▸ Set problem
In the Euler-Maruyama thread, reproduce word for word the passage that opens with the words "Note that I" and closes with "calculation, but backwards?".

── Text segment ──

Note that I have changed some of the flat priors in the example. Just because I don't like flat priors.

omarfsosa avatar Jan 06 '22 18:01 omarfsosa

+1 for Euler Maruyama in numpyro

sokol11 avatar Jan 07 '22 07:01 sokol11

In case you haven't seen this, the pymc implementation of the log_prob is just five lines and should be the same in numpyro/jax IMO (see below). That said, pymc does not have the random sampling method implemented, and I am not sure how to approach it. I guess one would need to do something similar to the logp calculation, but backwards?

class EulerMaruyama(distribution.Continuous):
    r"""
    Stochastic differential equation discretized with the Euler-Maruyama method.
    Parameters
    ----------
    dt: float
        time step of discretization
    sde_fn: callable
        function returning the drift and diffusion coefficients of SDE
    sde_pars: tuple
        parameters of the SDE, passed as ``*args`` to ``sde_fn``
    """

───
── Information shown ──

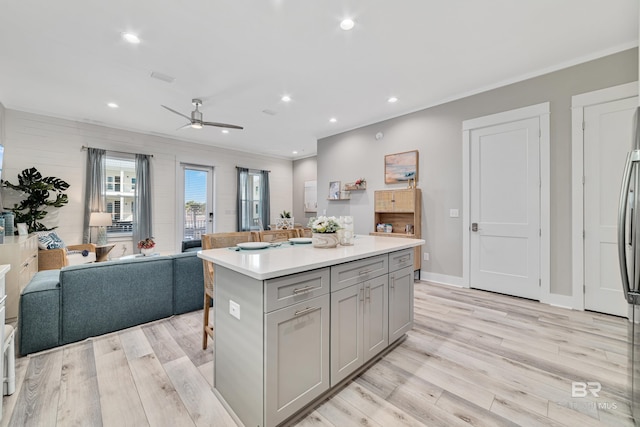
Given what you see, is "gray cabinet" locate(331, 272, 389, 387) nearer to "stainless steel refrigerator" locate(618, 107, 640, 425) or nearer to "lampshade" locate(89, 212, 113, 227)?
"stainless steel refrigerator" locate(618, 107, 640, 425)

───

▸ Response for this exercise
Note that I have changed some of the flat priors in the example. Just because I don't like flat priors.

omarfsosa avatar Jan 06 '22 18:01 omarfsosa

+1 for Euler Maruyama in numpyro

sokol11 avatar Jan 07 '22 07:01 sokol11

In case you haven't seen this, the pymc implementation of the log_prob is just five lines and should be the same in numpyro/jax IMO (see below). That said, pymc does not have the random sampling method implemented, and I am not sure how to approach it. I guess one would need to do something similar to the logp calculation, but backwards?